I am building a repeat orders report in ipython notebook using graphlab and sframes. I have a csv file with roughly 100k rows of data containing user_id
, user_email
, user_phone
. I added a new column called unique identifier. For each row I am traversing all other rows to see if user_id
, user_email
or user_phone
matches the current record. If unique identifier is not empty and there is a match, I assign user_id
from the current record into unique_identifier slot of each matching record.
At the end, I get an SFrame with 4 columns, where unique_identifier
contains user_id
of the oldest order for all matching orders. I am doing this via .apply
method with a lambda function. The whole process takes a few seconds on my laptop. However, after the process is done, the SFframe becomes extremely slow and unmanageable to the point where SFrame.save seems to be taking forever.
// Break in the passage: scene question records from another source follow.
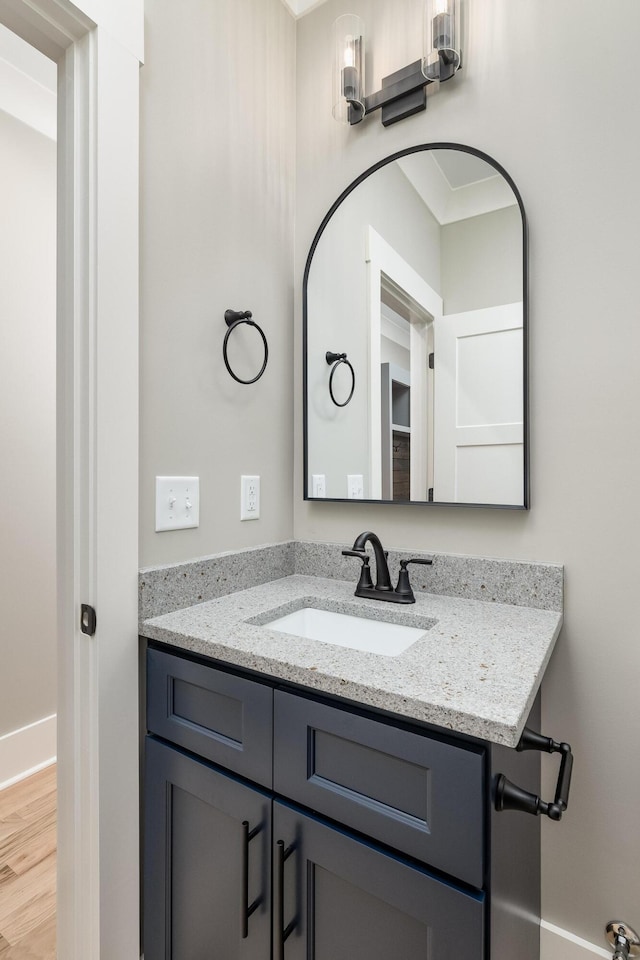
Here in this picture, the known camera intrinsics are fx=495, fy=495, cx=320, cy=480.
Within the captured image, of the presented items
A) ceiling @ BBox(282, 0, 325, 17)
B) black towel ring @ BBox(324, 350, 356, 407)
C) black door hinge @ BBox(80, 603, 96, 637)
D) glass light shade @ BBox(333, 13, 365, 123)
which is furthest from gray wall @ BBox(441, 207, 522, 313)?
black door hinge @ BBox(80, 603, 96, 637)

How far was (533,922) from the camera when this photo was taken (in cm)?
109

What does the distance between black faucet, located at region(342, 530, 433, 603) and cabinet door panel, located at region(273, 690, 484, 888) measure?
440 millimetres

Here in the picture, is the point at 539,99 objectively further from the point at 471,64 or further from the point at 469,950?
the point at 469,950

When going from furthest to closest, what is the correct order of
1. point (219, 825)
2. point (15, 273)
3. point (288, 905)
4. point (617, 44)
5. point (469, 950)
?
point (15, 273) < point (617, 44) < point (219, 825) < point (288, 905) < point (469, 950)

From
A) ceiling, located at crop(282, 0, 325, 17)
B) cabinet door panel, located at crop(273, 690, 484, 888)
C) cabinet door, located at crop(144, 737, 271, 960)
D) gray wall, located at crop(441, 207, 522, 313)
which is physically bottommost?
cabinet door, located at crop(144, 737, 271, 960)

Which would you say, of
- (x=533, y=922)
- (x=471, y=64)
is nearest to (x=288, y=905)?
(x=533, y=922)

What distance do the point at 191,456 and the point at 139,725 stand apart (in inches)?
24.2

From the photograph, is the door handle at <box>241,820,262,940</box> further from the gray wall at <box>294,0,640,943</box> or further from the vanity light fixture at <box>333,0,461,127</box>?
the vanity light fixture at <box>333,0,461,127</box>

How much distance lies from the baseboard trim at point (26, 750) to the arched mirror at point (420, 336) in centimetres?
159

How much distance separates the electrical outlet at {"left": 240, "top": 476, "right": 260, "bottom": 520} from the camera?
136 centimetres

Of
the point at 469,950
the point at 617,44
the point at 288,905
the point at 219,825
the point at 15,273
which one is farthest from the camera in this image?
the point at 15,273

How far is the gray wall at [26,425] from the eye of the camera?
194cm

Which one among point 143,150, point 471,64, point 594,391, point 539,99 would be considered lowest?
point 594,391

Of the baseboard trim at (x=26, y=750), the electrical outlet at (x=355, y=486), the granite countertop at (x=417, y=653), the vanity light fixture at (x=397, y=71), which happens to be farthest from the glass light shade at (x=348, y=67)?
the baseboard trim at (x=26, y=750)
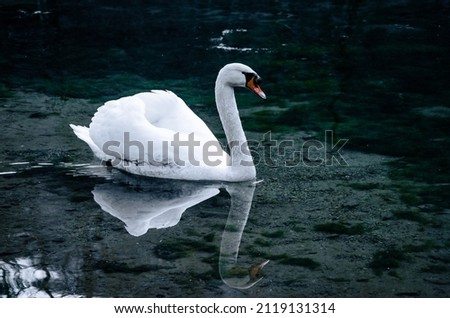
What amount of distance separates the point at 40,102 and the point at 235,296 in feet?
17.8

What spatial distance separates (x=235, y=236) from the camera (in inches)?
270

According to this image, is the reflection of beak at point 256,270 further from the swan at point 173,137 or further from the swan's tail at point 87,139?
the swan's tail at point 87,139

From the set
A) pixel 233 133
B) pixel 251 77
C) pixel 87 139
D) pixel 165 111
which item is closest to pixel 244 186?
pixel 233 133

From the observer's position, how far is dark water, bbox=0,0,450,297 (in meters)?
6.16

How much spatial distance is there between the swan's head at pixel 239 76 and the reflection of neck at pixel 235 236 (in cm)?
93

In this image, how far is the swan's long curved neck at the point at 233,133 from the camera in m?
7.96

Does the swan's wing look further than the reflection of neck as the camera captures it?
Yes

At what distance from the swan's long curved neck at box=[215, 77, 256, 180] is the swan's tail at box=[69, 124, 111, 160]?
1.22 m

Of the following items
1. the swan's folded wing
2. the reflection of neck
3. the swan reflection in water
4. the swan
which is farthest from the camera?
the swan's folded wing

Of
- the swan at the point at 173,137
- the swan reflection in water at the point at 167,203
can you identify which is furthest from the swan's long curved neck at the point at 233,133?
the swan reflection in water at the point at 167,203

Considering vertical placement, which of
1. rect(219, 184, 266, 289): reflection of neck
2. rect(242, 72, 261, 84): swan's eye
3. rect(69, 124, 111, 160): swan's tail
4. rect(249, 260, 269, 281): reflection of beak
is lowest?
rect(219, 184, 266, 289): reflection of neck

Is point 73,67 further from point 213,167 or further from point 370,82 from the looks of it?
point 213,167

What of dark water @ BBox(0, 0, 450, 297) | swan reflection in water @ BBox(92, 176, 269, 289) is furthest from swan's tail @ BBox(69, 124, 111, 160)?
swan reflection in water @ BBox(92, 176, 269, 289)

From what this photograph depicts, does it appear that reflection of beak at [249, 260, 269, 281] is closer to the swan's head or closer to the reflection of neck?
the reflection of neck
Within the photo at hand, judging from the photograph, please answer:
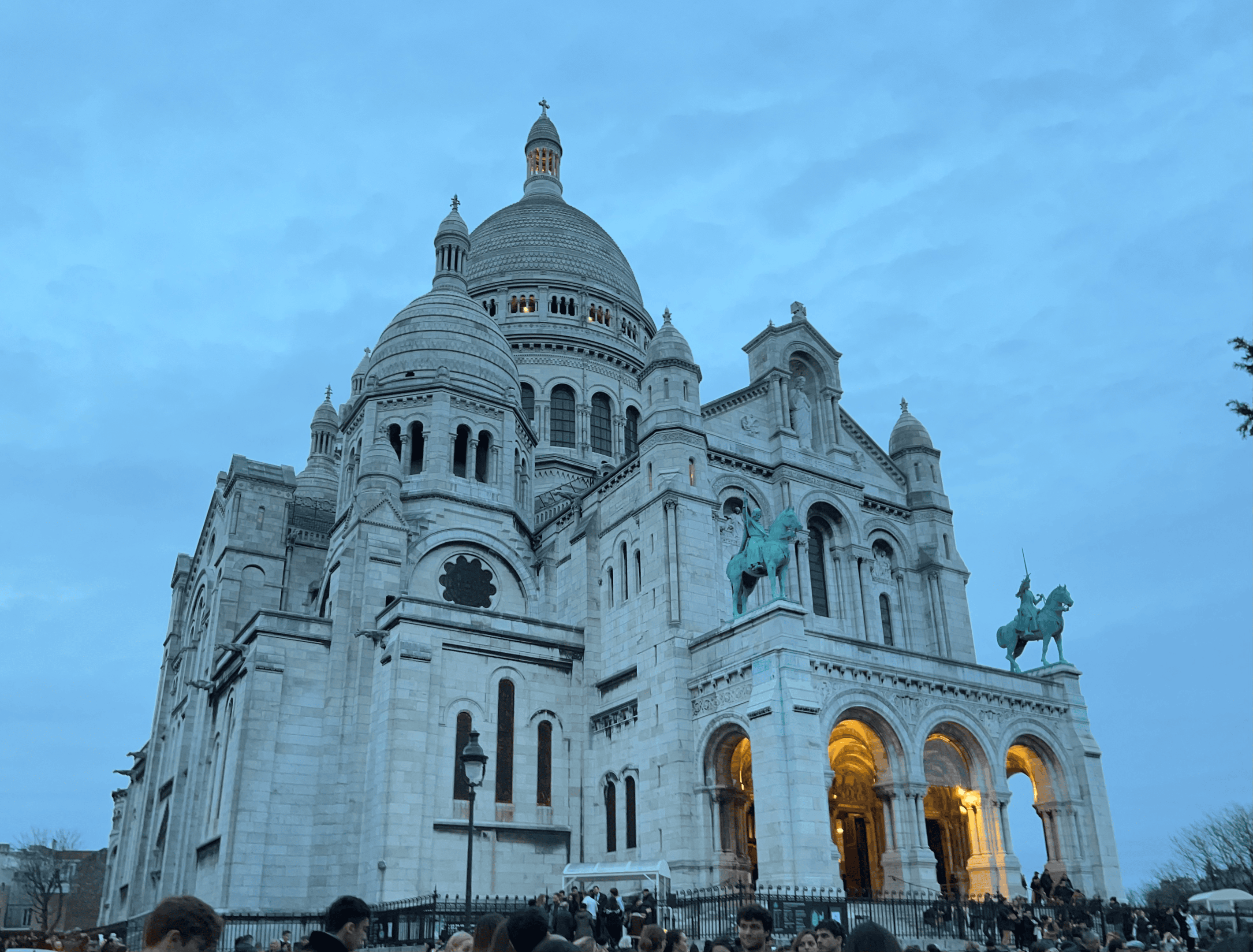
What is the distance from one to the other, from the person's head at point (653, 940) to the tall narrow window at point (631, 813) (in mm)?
25715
It seems like my process of adding unique_identifier
clogs up the memory or something like that. However, the problem is irrelevant of the sframe size. If I limit it to just 10 rows, the problem persists. What am I doing wrong?
Here is my method
def set_unique_identifier():
orders['unique_identifier'] = ''
orders['unique_identifier'] = orders.apply(lambda order:
order['unique_identifier'] if order['unique_identifier'] else
orders[(orders['user_email']==order['user_email']) |
(orders['phone'] == order['user_phone'])][0]['user_id'])